こんなに涙でぐしゃぐしゃになるくらい、彼への気持ちが大きくなっていたなんて……。
職業柄もあって彼が誰にでも優しいことなんて分かってる。
些細なことにも気がついてくれて、それが積み重なって気がついたら目で追う人になっていたの。
なんでもないところで声をかけてくれて、ふざけ合ってくれて、どんどん仲良くなっていた。
途中から彼への気持ちが他の人と違うと気がついたの。
家族のように大切にしてくれた人たちとは違うポカポカした気持ち。
〝じゃあね〟と伝えた時の寂しい気持ち。
考えをめぐらせていると、スマホが震えた。画面を見つめると彼からだった。
泣いている声を聞かれたくないから、出ない選択をする。しばらくして静かになり、通知数が表示された。
何度も連絡があれば急ぎの用事かもしれないし、仕事の依頼だったら他の社員に連絡するかもしれない。
そんなことを思いながらスマホと睨めっこしていると、もう一度彼から呼出音が鳴って驚いた。
もしかして、私が逃げたのを見えていたのかな。
通話ボタンを押すか迷った。
彼からの電話と、二回目の電話に驚いて涙は引っ込んでしまったけれど、まだ涙声なのは間違いない。
またスマホは静かになる。
あまり何度も連絡してくるなんて無かったから、かなりびっくりした。
こんなに何度も連絡してくることに、少しだけ……期待しそうになるよ。
だって私は彼の答えを聞くのをやめて逃げてしまったから。
〝実は付き合うことにしたんだ〟
なんて言うことに、何度も連絡するタイプの人じゃない。
私は、彼の答えをまだ聞いてない。
そう。
答えは、まだ。
おわり
四八八、答えは、まだ
ズキンズキンズキン。
身体じゃなくて胸が痛い。
「ッハァハァ……」
夢中で走っていたのに呼吸を忘れていたみたいで、一気に酸素が身体に行き渡る。
「ゲホッゲホッゲホ……」
胸の奥からむせて咳が止まらない。

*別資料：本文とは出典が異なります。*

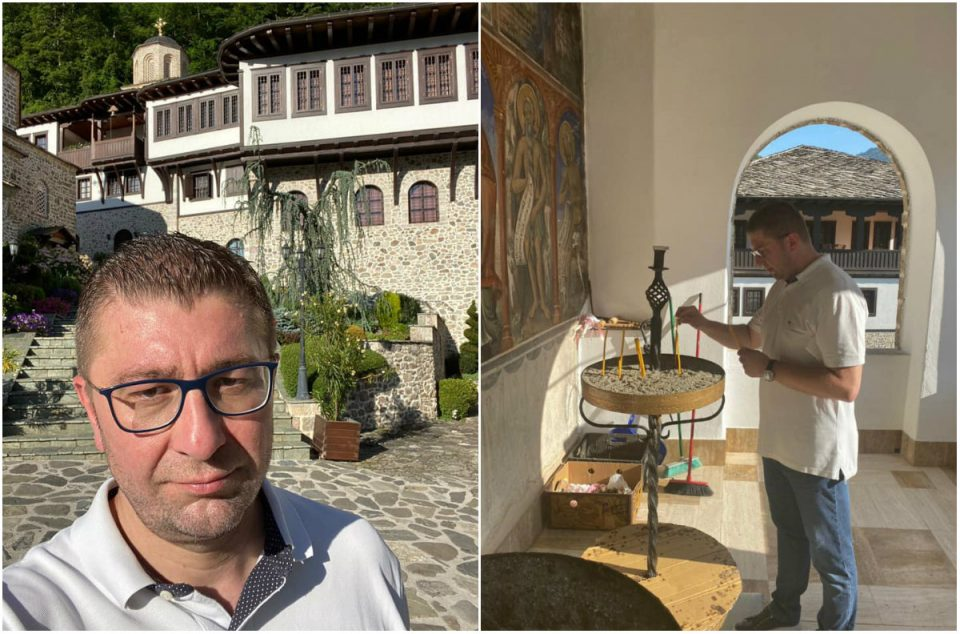 Мицкоски помеѓу средби со граѓаните најде време и за македонските убавини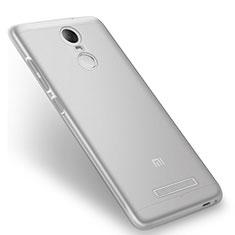 Cover Silicone Trasparente Ultra Sottile Morbida T08 per Xiaomi Redmi Note 3 Pro Chiaro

でも走る足を止められもしない。
聞いてはいけないものを聞いてしまったの。
気になっている彼を見かけたから、話しかけようと近づいた時だった。私から声をかける間も無かった。
『君が好きなんだよ』
彼に向かって女性の声がそう言った。その瞬間、私は音を立てないようにその場から走って立ち去る。
そこで彼がなんて返したか聞きたくない。
それがもし、〝俺も〟なんて言われたら私の心が壊れちゃいそうだと思ったの。
流れる景色からは世界から色彩が失われたみたい。
そしてたどり着いたのは自分のバイク。すぐに股がって早々とメットを被ってからキーを挿して走り出す。
どこへ行く、とか考えられなかった。
そんなことよりここから逃げ出したくて必死だった。
どこかへ行こう。
ひとりになりたい。
今の顔を誰にも見られたくない。
涙でぐしゃぐしゃになった顔を見せたら心配させちゃうもん。
おわり
四八七、センチメンタル・ジャーニー
「お月さま、今日もきれいですねー」
彼女がソファから窓の隙間を覗き見上げていたのはまん丸お月さま、じゃなくて真っ二つにされた半分の月。

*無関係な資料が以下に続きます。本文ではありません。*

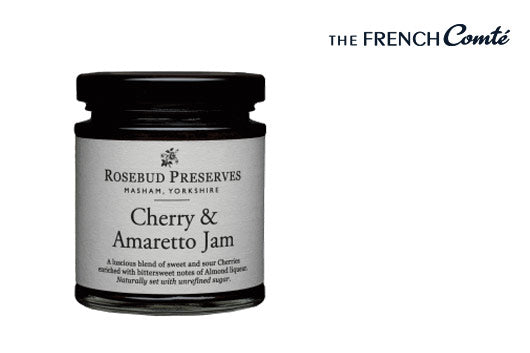 Jam Cherry & Amaretto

俺は恋人に手を差し伸べてソファから窓に誘う。彼女は俺の手を取って寄り添いふたりて月を見上げていた。
「そう言えば、この前は皆既月食もあったよ」
「え、見たんですか!?」
「うん。夜勤の日だったから、みんなで見た」
「えー、私も見たかったぁ!」
ぷうと頬をふくらませて抗議の視線を送ってよこす。俺は膨らんだ彼女の頬を人差し指で押すと、ふぅと息を吐く。
「いや、深夜だから絶対寝てたよー」
「そうなんですか?」
「そうだよ」
俺は彼女を後ろから抱き締めると、彼女も俺に体重を預けてくれた。
「じゃあ」
「ん?」
彼女の手が俺の手の上に重なる。